## LIST OF TASKS
1: According to the case summary, how many counts were the defendants collectively convicted of, and on what charges?
2: Say whether each statement agrees with the case summary. Answer yes or no, and quote the words from the case summary that decide each one.
(a) The government conceded on appeal that the prosecutors committed misconduct.
(b) The Court described the government's case as overwhelming.
(c) The district court's curative measures were enough to eliminate the prejudice.

Thursday, June 19th, 2014

Evidentiary Error and Government Misconduct Required New Trial

United States v. Certified Environmental Services, Inc., No. 11-4872(L)-cr (2d Cir. May 28, 2014) (Raggi, Carney, and Rakoff), available here

Defendants, consisting of an asbestos air monitoring company, five of its employees, and an employee of an asbestos abatement contractor, were convicted collectively of 15 counts of conspiracy, mail fraud, and false statements. The charges related to a scheme to violate various state and federal environmental regulations and to certify falsely that proper air monitoring had been conducted.
The appealing defendants argued that (1) the district court improperly excluded evidence that they acted in the good-faith belief that they were complying with applicable state regulations; and (2) the prosecutors engaged in misconduct.
The Circuit agreed, holding that the district court erred by excluding the proffered evidence of good faith, and that, as the government conceded on appeal, the prosecutors committed multiple instances of misconduct throughout the trial. The misconduct included: (1) improper bolstering of government witnesses based on their cooperation agreements; (2) improper vouching in summation; (3) improper extra-record references in rebuttal summation; and (4) improper appeals in rebuttal summation to the consequences the jury’s verdict would have. 
The Court also found the prejudice resulting from the district court’s erroneous evidentiary ruling and the prosecutors’ misconduct sufficient to violate the defendants’ right to fair trial. The panel noted that “evidentiary errors and prosecutorial misconduct infected every stage of the trial,” that the improprieties were “not insubstantial,” and that the curative measures taken by the district court were not sufficient to eliminate the prejudice. The Court also stated that, though the government’s case was “quite strong,” it was “not overwhelming.” Accordingly, the Court vacated the convictions and ordered a new trial.

## EXCERPTED RECORDS
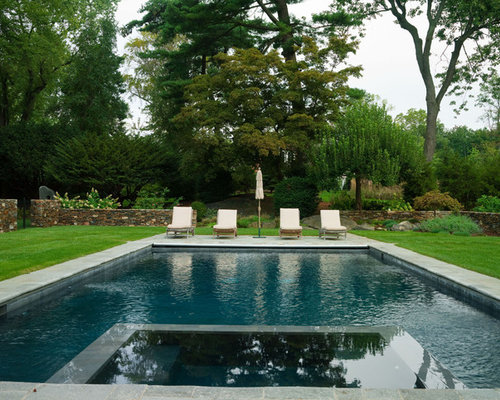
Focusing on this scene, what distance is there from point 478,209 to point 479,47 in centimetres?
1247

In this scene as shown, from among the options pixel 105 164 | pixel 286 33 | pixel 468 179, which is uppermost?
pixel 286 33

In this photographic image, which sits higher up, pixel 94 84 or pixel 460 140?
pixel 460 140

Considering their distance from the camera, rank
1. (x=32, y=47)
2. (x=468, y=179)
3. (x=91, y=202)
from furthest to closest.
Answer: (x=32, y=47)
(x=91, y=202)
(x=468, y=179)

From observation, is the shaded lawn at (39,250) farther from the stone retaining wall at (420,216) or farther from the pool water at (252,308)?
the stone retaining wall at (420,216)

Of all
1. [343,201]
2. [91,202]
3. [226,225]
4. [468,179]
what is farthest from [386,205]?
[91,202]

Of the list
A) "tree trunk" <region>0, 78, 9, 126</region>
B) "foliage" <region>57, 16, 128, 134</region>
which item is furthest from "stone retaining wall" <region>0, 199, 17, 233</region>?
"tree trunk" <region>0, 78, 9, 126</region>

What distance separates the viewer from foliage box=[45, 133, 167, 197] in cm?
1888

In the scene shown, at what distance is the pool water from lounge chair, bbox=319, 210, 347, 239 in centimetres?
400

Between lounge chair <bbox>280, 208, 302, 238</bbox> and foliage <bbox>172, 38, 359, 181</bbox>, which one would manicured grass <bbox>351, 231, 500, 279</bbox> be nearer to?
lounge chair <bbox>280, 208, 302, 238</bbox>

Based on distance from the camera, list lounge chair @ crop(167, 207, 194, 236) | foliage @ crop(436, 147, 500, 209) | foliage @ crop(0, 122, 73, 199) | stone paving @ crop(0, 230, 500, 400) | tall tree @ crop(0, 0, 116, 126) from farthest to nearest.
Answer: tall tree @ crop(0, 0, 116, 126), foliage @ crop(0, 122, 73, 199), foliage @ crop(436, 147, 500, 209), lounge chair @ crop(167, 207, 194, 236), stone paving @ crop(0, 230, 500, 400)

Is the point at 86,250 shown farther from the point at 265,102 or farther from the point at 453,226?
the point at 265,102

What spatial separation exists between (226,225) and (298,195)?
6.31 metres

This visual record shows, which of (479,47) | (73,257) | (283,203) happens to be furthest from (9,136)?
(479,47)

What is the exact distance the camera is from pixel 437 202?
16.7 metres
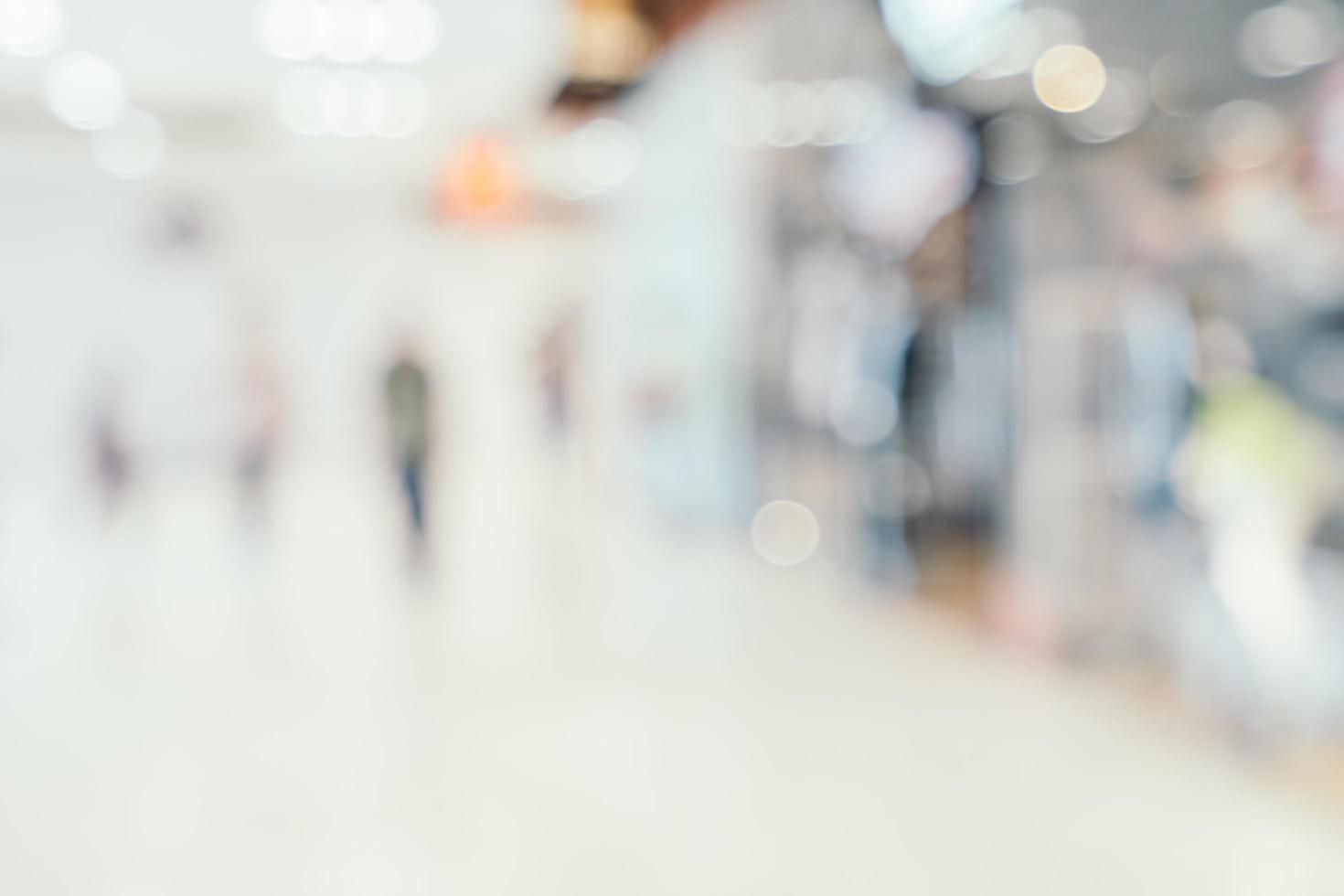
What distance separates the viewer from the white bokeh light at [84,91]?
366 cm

## RESULTS OF THE EXERCISE
1: 15 counts of conspiracy, mail fraud, and false statements.

2:
(a) Yes: "as the government conceded on appeal, the prosecutors committed multiple instances of misconduct throughout the trial"
(b) No: "though the government’s case was “quite strong,” it was “not overwhelming.”"
(c) No: "the curative measures taken by the district court were not sufficient to eliminate the prejudice"